EXERCISE INSTRUCTIONS> Can you restate the records below word for word?

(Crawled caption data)
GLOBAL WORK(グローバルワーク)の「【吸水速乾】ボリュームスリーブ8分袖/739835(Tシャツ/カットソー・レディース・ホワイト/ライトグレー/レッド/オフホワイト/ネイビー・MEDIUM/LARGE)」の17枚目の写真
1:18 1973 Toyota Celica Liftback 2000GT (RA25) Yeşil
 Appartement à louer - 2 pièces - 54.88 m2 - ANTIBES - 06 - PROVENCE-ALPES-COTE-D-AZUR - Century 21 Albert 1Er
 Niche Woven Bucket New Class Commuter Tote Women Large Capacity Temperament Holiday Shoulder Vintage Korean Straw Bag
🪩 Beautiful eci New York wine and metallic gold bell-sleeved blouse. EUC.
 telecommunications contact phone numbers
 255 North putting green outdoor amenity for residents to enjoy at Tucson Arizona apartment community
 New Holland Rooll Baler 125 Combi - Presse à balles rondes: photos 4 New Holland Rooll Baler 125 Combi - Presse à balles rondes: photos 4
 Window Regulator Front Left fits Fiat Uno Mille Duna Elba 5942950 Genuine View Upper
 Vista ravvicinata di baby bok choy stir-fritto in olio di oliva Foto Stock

EXERCISE SOLUTION>
GLOBAL WORK(グローバルワーク)の「【吸水速乾】ボリュームスリーブ8分袖/739835(Tシャツ/カットソー・レディース・ホワイト/ライトグレー/レッド/オフホワイト/ネイビー・MEDIUM/LARGE)」の17枚目の写真
1:18 1973 Toyota Celica Liftback 2000GT (RA25) Yeşil
 Appartement à louer - 2 pièces - 54.88 m2 - ANTIBES - 06 - PROVENCE-ALPES-COTE-D-AZUR - Century 21 Albert 1Er
 Niche Woven Bucket New Class Commuter Tote Women Large Capacity Temperament Holiday Shoulder Vintage Korean Straw Bag
🪩 Beautiful eci New York wine and metallic gold bell-sleeved blouse. EUC.
 telecommunications contact phone numbers
 255 North putting green outdoor amenity for residents to enjoy at Tucson Arizona apartment community
 New Holland Rooll Baler 125 Combi - Presse à balles rondes: photos 4 New Holland Rooll Baler 125 Combi - Presse à balles rondes: photos 4
 Window Regulator Front Left fits Fiat Uno Mille Duna Elba 5942950 Genuine View Upper
 Vista ravvicinata di baby bok choy stir-fritto in olio di oliva Foto Stock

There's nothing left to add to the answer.